The Sanofi boss added that a meeting on August 24 "simply served as further confirmation that as throughout you remain unwilling to have constructive discussions". He went on to say that "we are committed to a transaction with Genzyme" and, therefore, "we have taken the step of making this letter public, so as to explain directly to your shareholders our proposal, our actions and our commitment".
Genzyme is not impressed and released its own statement saying that the board, which includes billionaire investor Carl Icahn, has decided unanimously that "this is not the right time to sell the company and reject what it calls Sanofi's "opportunistic takeover proposal". Mr Termeer said the bid "does not begin to recognise the significant progress underway to rectify our manufacturing challenges or the potential for our new-product pipeline".
He added that at the August 24 meeting, Genzyme provided "very useful, non-public information regarding progress the company has made to meaningfully improve its manufacturing capability [and] the tremendous future upside of our multiple sclerosis drug alemtuzumab [Campath] and the company's plans for significant cost reductions".

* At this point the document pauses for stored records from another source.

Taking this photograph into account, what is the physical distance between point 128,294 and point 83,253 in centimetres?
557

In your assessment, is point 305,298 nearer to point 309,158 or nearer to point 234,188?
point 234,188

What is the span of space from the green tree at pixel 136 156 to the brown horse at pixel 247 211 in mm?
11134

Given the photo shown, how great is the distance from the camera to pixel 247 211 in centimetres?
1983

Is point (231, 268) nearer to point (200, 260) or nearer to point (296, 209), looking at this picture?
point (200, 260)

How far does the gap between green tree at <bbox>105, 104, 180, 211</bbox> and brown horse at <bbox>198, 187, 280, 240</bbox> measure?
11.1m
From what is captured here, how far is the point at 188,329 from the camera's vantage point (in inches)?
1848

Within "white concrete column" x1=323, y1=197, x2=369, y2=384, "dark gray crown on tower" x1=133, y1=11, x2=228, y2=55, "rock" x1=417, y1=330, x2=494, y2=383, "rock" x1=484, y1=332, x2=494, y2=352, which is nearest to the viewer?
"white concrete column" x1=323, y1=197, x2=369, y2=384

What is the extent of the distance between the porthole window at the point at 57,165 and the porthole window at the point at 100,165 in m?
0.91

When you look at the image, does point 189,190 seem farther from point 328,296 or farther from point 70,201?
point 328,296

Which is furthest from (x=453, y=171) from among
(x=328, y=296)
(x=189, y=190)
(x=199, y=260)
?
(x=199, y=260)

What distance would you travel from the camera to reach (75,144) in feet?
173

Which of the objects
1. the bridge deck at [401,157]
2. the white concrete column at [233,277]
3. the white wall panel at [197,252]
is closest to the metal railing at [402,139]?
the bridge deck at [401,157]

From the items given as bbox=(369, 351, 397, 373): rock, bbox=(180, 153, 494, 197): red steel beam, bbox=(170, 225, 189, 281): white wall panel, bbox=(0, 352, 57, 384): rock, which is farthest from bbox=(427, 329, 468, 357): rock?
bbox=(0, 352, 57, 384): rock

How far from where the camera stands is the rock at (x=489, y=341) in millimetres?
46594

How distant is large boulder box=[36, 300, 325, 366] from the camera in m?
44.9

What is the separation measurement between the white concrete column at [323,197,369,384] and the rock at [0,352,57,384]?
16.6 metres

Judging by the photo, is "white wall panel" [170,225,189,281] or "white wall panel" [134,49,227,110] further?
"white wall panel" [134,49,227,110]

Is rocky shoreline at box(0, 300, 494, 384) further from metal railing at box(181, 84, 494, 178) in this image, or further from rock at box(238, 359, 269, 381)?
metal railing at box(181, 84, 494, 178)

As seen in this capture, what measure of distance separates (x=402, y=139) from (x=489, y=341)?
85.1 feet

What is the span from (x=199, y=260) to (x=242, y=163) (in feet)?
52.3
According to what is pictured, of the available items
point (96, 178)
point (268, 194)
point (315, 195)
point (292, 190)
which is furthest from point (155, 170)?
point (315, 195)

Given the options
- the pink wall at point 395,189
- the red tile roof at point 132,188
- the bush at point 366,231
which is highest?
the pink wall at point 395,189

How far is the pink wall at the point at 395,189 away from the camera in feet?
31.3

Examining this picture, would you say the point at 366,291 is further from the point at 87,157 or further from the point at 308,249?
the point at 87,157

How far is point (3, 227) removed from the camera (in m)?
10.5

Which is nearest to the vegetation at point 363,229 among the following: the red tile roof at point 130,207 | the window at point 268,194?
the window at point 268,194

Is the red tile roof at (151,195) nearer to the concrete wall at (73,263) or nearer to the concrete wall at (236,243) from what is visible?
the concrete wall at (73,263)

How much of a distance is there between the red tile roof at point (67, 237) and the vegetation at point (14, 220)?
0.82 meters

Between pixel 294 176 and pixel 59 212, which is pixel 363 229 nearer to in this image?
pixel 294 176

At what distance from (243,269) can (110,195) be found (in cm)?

Mr Termeer went on to say that Mr Viehbacher and his advisors "claim you are willing to pay more but that you are unwilling to 'bid against yourself'. The Genzyme board is not prepared to engage in merger negotiations with Sanofi based upon an opportunistic proposal with an unrealistic starting price that dramatically undervalues our company".
Mr Viehbacher has responded to the letter, saying it is "not surprising, and continues the approach of the stonewalling that we've seen up till now." He reiterated his view that the offer is “a realistic starting price”, saying a hostile offer could be the next step if negotiations do not begin again.
Analysts believe that a higher offer may indeed be in the offing but do not see any other bidders coming forward for Genzyme, putting Sanofi in a strong negotiating position.